Excerpted data —
^^^^^^^^

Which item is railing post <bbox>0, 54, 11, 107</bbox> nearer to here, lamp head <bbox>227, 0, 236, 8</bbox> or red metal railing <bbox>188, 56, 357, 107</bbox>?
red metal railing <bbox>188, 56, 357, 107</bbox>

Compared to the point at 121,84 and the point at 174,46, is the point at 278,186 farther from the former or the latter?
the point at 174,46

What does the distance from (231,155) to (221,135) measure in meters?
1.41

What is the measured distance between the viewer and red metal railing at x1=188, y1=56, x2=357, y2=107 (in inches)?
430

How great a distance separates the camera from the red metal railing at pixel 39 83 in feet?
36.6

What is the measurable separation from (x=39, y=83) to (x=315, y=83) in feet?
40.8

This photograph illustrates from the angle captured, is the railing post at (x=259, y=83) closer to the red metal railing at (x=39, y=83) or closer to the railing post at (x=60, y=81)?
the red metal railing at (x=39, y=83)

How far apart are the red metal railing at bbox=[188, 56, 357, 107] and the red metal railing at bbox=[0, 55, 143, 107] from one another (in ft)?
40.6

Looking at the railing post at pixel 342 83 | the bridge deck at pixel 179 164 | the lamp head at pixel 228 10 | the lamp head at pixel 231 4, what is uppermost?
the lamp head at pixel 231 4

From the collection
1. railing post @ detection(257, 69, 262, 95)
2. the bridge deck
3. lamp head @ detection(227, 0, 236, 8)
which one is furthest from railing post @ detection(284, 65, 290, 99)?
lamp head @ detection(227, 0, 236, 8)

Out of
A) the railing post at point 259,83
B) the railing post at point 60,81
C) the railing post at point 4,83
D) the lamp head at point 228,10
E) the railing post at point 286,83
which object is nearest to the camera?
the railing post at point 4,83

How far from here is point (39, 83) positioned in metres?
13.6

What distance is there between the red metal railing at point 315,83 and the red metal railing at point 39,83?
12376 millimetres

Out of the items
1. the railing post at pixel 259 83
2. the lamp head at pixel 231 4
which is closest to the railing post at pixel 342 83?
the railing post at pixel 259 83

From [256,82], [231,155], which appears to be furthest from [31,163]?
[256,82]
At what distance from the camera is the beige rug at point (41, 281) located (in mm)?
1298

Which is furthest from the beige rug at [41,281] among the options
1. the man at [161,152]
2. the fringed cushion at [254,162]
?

^^^^^^^^

Exercise details — Give back exactly the lines from the line containing "How far from" to the end of the entries, and no other lines.

Response to the exercise —
How far from here is point (39, 83) positioned in metres?
13.6

What distance is there between the red metal railing at point 315,83 and the red metal railing at point 39,83?
12376 millimetres

Out of the items
1. the railing post at pixel 259 83
2. the lamp head at pixel 231 4
which is closest to the railing post at pixel 342 83?
the railing post at pixel 259 83

From [256,82], [231,155], which appears to be furthest from [31,163]?
[256,82]
At what distance from the camera is the beige rug at point (41, 281) located (in mm)?
1298

Which is furthest from the beige rug at [41,281] among the options
1. the man at [161,152]
2. the fringed cushion at [254,162]
?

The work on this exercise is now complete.